Results and Discussion

Exercise stimulates sympathetic nervous system and activates BAT to increase thermogenic capacity^[1].The fat fraction reduced from 55.03 ± 1.7 % to 44.09 ± 2.1 % after exercise intervention (P<0.05) suggesting remodeling of white adipose tissue into beige fat. The reduction in fat fraction is associated with increased energy expenditure by exercise (Figure 1 and 2). Figure 3 shows the increased expression of carnitine palmitoyltransferase-1 in exercise trained group suggesting improved mitochondrial long chain fatty acid oxidation^[5]. Figure 4 shows the IMCL levels of both exercise and sedentary groups. The exercise group shows reduction in IMCL due to increased energy expenditure.
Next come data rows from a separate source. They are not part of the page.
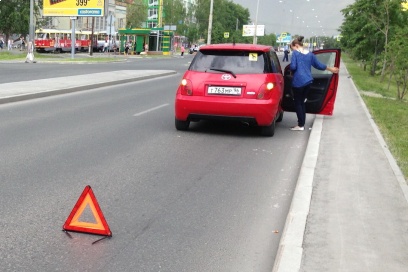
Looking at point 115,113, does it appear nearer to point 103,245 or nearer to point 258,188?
point 258,188

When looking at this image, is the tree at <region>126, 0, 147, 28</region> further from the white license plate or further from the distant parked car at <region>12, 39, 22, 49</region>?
the white license plate

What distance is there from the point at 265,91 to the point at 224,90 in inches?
26.9

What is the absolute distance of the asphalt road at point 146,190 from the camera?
433 centimetres

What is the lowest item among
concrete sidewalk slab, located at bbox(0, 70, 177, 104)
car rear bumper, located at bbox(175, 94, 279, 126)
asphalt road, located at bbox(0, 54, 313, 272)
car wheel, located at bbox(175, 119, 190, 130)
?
concrete sidewalk slab, located at bbox(0, 70, 177, 104)

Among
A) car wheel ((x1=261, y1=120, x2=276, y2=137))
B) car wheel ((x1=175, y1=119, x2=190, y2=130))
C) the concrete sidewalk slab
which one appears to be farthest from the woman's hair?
the concrete sidewalk slab

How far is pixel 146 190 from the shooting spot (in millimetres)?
6176

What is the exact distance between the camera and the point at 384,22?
105 feet

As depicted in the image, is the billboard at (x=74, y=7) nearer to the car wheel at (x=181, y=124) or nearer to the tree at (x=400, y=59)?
the tree at (x=400, y=59)

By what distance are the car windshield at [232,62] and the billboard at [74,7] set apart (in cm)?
3795

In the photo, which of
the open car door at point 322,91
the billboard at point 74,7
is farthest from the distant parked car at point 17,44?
the open car door at point 322,91

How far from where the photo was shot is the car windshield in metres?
9.66

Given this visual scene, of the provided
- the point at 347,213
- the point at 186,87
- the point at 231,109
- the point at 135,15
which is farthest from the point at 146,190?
the point at 135,15

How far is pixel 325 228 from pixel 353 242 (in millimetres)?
361

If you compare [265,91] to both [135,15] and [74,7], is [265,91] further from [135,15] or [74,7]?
[135,15]
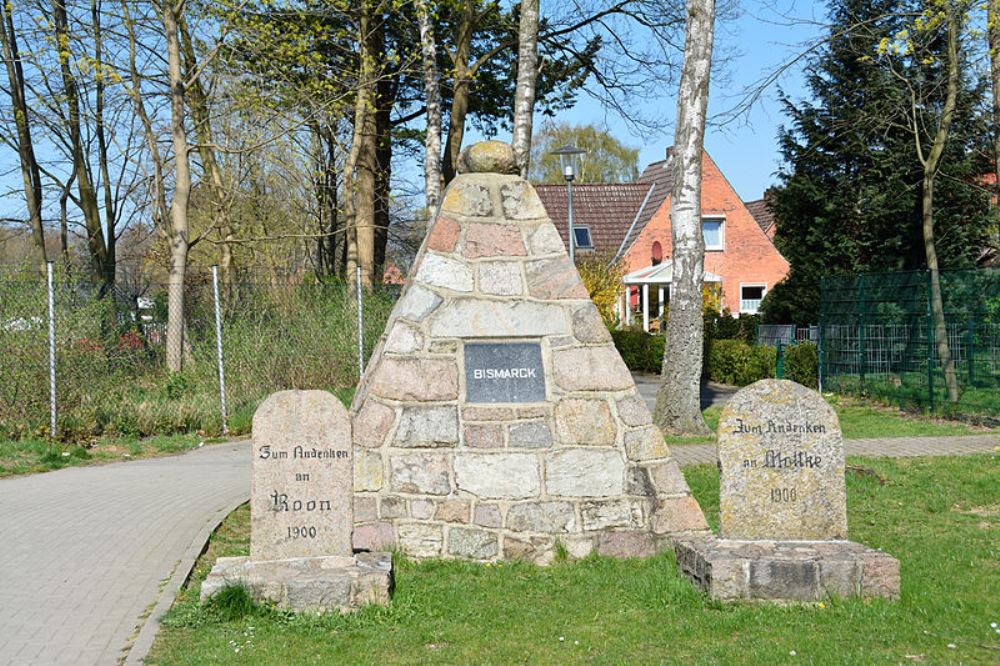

Figure 5 shows two fold increase in the PGC-1α expression in exercise group suggesting improved mitochondrial biogenesis due to exercise training^[6].

Conclusions

Exercise-induced adrenergic receptor stimulation improves quality of iBAT by remodeling of WAT into beige fat and improved mitochondrial fatty acid oxidation. Skeletal muscle IMCL also reduced with exercise along with increased PGC-1α expression due to energy expenditure. Our results show that exercise can improve the metabolic health by increasing the quality of brown fat and also reduction of IMCL in skeletal muscle.